## What the task asks
Retype the rows exactly, starting at the line containing "Shown in this image, across" and ending at the last line of the rows, both ends included.
● ● ●
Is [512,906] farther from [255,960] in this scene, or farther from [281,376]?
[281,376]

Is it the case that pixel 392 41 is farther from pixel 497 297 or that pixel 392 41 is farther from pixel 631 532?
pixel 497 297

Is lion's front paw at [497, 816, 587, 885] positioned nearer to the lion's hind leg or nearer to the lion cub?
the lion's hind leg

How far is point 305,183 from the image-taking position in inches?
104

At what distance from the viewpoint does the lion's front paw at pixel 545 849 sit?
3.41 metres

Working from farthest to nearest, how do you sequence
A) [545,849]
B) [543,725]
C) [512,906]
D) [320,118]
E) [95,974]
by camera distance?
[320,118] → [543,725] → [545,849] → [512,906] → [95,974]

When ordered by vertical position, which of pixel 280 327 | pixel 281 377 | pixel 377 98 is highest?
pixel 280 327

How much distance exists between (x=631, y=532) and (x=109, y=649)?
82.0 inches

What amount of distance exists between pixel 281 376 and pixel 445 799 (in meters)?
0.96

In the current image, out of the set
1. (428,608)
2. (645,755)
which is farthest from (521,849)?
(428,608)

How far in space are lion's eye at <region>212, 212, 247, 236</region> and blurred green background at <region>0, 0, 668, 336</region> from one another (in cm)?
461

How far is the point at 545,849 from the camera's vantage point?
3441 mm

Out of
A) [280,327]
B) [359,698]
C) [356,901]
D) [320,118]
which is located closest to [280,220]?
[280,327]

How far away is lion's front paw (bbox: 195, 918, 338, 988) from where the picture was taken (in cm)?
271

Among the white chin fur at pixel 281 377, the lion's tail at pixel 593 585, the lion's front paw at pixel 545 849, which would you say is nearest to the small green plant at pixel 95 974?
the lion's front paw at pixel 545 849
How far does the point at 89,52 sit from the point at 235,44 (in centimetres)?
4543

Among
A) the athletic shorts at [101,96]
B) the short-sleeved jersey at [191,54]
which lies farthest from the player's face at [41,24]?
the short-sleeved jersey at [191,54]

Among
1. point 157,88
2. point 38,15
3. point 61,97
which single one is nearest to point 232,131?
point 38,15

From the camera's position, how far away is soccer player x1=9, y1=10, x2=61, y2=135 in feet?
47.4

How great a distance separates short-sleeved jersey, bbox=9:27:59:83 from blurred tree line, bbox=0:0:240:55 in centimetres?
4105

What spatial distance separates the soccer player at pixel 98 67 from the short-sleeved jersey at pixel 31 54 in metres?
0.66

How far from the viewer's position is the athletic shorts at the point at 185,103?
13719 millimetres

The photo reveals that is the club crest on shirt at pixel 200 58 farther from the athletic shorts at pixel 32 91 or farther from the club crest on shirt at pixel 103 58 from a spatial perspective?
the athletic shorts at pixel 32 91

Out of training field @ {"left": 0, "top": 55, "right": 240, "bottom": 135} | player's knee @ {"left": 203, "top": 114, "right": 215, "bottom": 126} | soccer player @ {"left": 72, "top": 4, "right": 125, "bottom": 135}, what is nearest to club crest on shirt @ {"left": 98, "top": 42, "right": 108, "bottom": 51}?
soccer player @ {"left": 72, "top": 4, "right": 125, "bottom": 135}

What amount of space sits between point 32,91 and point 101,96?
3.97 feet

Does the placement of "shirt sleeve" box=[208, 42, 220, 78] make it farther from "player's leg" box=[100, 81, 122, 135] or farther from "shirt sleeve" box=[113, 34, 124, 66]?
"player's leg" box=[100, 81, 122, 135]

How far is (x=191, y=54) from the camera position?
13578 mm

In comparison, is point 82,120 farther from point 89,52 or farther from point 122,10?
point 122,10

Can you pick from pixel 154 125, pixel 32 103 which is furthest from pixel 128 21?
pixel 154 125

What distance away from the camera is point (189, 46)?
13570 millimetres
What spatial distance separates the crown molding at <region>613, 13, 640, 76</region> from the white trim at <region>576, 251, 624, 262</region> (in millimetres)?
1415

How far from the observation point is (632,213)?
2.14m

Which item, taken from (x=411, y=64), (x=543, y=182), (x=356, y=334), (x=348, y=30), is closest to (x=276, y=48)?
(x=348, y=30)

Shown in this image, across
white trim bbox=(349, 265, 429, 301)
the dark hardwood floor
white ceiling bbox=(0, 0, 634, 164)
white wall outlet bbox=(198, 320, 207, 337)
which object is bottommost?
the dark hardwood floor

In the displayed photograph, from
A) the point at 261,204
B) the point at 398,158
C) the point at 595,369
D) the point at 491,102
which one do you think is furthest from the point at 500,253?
● ● ●
## Final answer
Shown in this image, across
white trim bbox=(349, 265, 429, 301)
the dark hardwood floor
white ceiling bbox=(0, 0, 634, 164)
white wall outlet bbox=(198, 320, 207, 337)
which object is bottommost?
the dark hardwood floor

In the displayed photograph, from
A) the point at 261,204
B) the point at 398,158
C) the point at 595,369
D) the point at 491,102
which one do you think is furthest from the point at 500,253?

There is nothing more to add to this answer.